Hoofdstuk 10
'Nee, ik moet naar Ruby.'
Het gezicht van de man vertrekt. Na alles wat we samen hebben gedeeld, de pijn, de angst, het wachten en weten dat we er alleen voor staan, verraad ik hem op deze manier. Toch weet ik dat ik dit moet doen. Ik kan het nog recht zetten, misschien zelfs wel fiksen. Hij begrijpt waarschijnlijk niet dat ik dit niet alleen voor mezelf doe.
Even is hij stil, voor hij langzaam knikt. Hij zal mijn keus respecteren, al haat hij hem. 'Wees voorzichtig, Scarlet, ik wil je levend terug zien.'
'Ik u ook.' Ik schenk hem een glimlach. Bijna zou ik hem willen omhelzen, maar ik houd me in. Ik haal diep adem en loop de wenteltrap weer omhoog, naar bovengronds. Daar waar het gevaar dreigt en de schaduwen door een bloedrode theaterzaal dansen. Nee, zo moet ik het niet zien. Dit is Ruby over wie we het hebben. Ruby! Geen monster. Misschien begrijp ik haar keuze niet, maar ik kan leren hem te begrijpen. Ze heeft altijd aan mijn zijde gestaan, nu moet ik haar trouw blijven. Ik knijp mijn vingers samen, terwijl ik de zaal door loop.
'Ruby...' Mijn stem klinkt vreemd. Onvast en toch dwing ik mezelf te spreken. 'Waar ben je? Ik wil me niet voor je verstoppen.'
Het blijft akelig stil in het gebouw, alsof ze me niet hoort.
Ik sta in het theater, in het donker. Het heeft een horrorsfeer. Alsof elk moment er een of ander eng lied kan spelen en Ruby op het podium verschijnt, zoals dat in films ook altijd gebeurd. Ik draai me om en kijk naar het podium waar ik onder vandaan ben gekropen. Geen Ruby. Geen muziek. Geen mega spotlight. Slechts lege planken die zacht kraken onder het gewicht van wat enkel de wind is.
Ik weet dat ze ergens in de buurt is. 'Ruby!' roep ik nog eens. Luider, steviger, zonder angst. 'Ik ben het, Scarlet.' Zodra de woorden mijn lippen verlaten voel ik me suf. Tuurlijk weet ze dat ik het ben. Ze herkent mijn stem wel, ze is niet veranderd. Ze is nog steeds dezelfde Ruby als degene voor wie ik als een blok gevallen ben. Ze heeft nog altijd een vreselijke muzieksmaak en is allergisch voor honden. We kennen elkaar. 'Ik wil me niet voor je verbergen.

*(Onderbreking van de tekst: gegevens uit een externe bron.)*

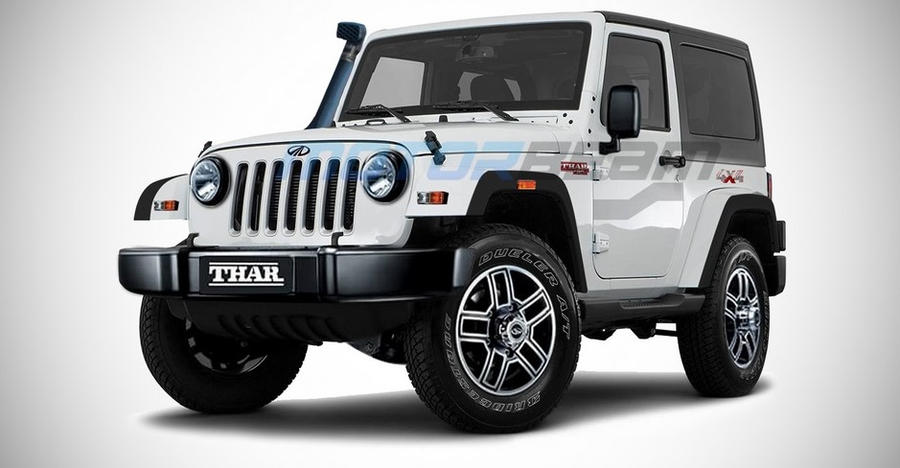 Upcoming 2020 Mahindra Thar: New render shows what it could look like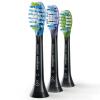 Philips HX9073 / 32 насадка для зубной щётки (3 шт) для серии  HX9924 HX9954 насадка карбидная гравировальная dremel 9924 3 шт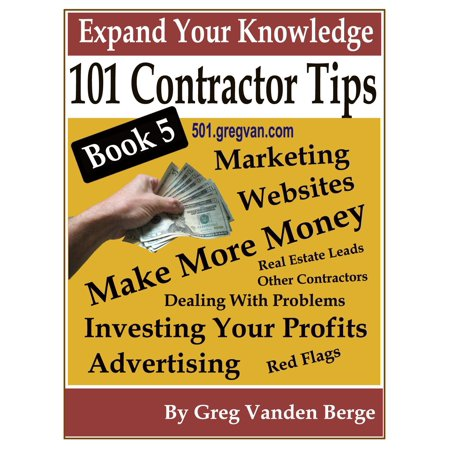 Five 52 Contractors Design (101 Tips For Contractors: Book 5 -)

Kunnen we praten?'
'Scarlet?' Klinkt het vanuit de gang in een bijna angstige stem. 'Kom hier.'
Om eerlijk te zijn heb ik geen idee waar "hier" is en hoewel mijn gevoel voor richting soms kan kloppen, stuurt het me vaker totaal de verkeerde kant op. 'Waar ben je?' vraag ik, het theater verlatend.

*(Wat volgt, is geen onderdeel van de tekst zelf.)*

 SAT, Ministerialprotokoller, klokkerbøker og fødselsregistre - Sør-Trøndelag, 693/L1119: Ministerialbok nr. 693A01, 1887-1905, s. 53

'Hier,' herhaalt haar stem. Het komt uit een van de lokalen op de gang. Zo goed als ik kan probeer ik het geluid te volgen. Ik kan niet meteen horen uit welk lokaal het geluid komt, maar vreemd genoeg voel ik dat ik dichterbij kom. Als twee magneetjes die tot elkaar aangetrokken worden. 'Ruby?' vraag ik nog een keer. Hoe verder ik loop, hoe minder lokalen overblijven waar ze kan zitten.
'Bij de toa,' zegt ze dan. Even klinkt er een ritmisch getik, voor het abrupt stopt.

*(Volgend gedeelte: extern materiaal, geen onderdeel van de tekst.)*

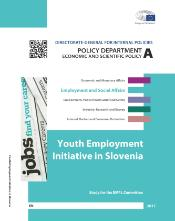 Study on Youth Employment Initiative in Slovenia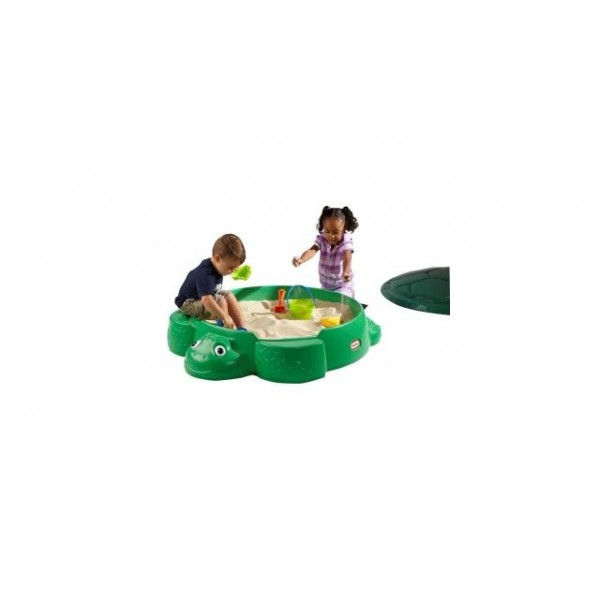 Peuterbed Little Tikes.Little Tikes Zandbak Turtle 109x120x38cm Met Deksel Shopspeelgoed Nl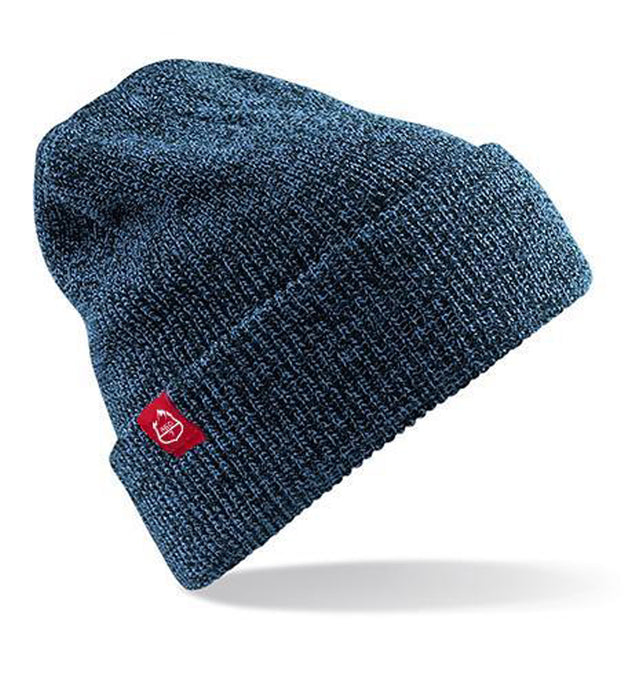 WARM BEANIE HAT IN PETROL BLUE FROM RED7 SKI WEAR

Het korte geluid schiet mijn hoofd door. Het klinkt als een serie schoten, maar dan veel zachter. Mijn hartslag schiet omhoog en meteen bekruipt een onbehagelijk gevoel me. 'Het is maar getik,' fluister ik naar me. 'Niet zo moeilijk doen, loop naar binnen.' Ik volg mijn eigen advies op en loop de ruimte binnen die tussen twee lokalen ingepropt zit.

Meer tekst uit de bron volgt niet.